Given that daily life often feels difficult, it’s not surprising that the entertainment industry has, in some ways, dumbed itself down. [Pop] music is handed to us in a digestible form that requires no effort to like or understand. It’s the equivalent of junk food; it is processed and injected with fillers to the point where often the artist’s own voice isn’t even recognizable during live performances. Similar things can be said about reality TV. Most of these shows aren’t enriching our lives, but are instead providing entertainment in a simple format that can be passively absorbed. When we sit down and turn on that television, we turn off our brains.
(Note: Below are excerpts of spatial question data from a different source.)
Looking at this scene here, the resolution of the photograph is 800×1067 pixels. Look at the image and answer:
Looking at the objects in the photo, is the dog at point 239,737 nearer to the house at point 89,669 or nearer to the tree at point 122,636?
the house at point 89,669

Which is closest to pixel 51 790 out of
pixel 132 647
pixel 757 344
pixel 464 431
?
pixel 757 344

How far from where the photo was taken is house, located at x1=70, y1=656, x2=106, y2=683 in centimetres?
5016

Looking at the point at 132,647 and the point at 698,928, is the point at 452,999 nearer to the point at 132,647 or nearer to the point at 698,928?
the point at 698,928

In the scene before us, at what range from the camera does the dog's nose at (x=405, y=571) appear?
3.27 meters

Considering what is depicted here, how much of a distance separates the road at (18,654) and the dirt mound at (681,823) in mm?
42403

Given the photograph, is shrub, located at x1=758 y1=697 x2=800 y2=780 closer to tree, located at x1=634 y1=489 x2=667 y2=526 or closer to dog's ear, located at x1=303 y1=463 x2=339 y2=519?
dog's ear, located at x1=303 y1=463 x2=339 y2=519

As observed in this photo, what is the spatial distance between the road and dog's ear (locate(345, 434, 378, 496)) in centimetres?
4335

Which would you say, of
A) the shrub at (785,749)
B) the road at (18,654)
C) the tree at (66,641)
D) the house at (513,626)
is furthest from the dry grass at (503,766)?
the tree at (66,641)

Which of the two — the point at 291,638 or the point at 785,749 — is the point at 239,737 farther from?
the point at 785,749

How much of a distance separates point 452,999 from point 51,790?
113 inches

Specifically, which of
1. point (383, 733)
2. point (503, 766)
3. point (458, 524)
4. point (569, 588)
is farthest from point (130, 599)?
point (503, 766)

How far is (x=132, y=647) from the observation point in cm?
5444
I am of course guilty of the aforementioned offense. I love me a little trash TV and have been known to watch episodes of Teen Mom, Jersey Shore, and The Real Housewives because I just didn’t want to think about anything. However, my concern with this lies in the latent effects of engaging in this behavior. Much like Miley’s song stayed in my head for the remainder of the day, are these shows having some kind of influence? Don’t we inevitably become a product of the things that surround us? Am I doomed to start caring about the same things that the characters in these vapid shows focus on?

My intent here is not to sound like a self-righteous hipster whose tastes are superior to those of the masses (I swear). I’m also not saying that everything that’s wildly popular is inevitably bad or worthless. However, I do worry that because certain types of media are so accessible and prevalent, people don’t bother to seek out anything else. It’s also a concern that this issue is self-perpetuating: as “x” of a particular type becomes more popular, it is mimicked and reproduced in various forms. The formula is created and the output spreads. And in the case of American media in particular, it all happens virally.

This would normally be the part of the post where I make a predictable call to action. I’m going to avoid that this time around since I’m not sure what words I would use to drum up an army. I merely wanted to comment that hearing Miley Cyrus’s song sent me down a depressing thought spiral regarding the insidious nature of America’s media culture …it’s like a motherfucking wrecking ball.

1 comment:

  1. I feel you Jos. I'm not as concerned about our professionally manufactured culture as I am about what's happening online and on social media. "Meme" culture, viral videos, sensationalism... We make idols out of trite things and I think it's making us all dumber (myself included).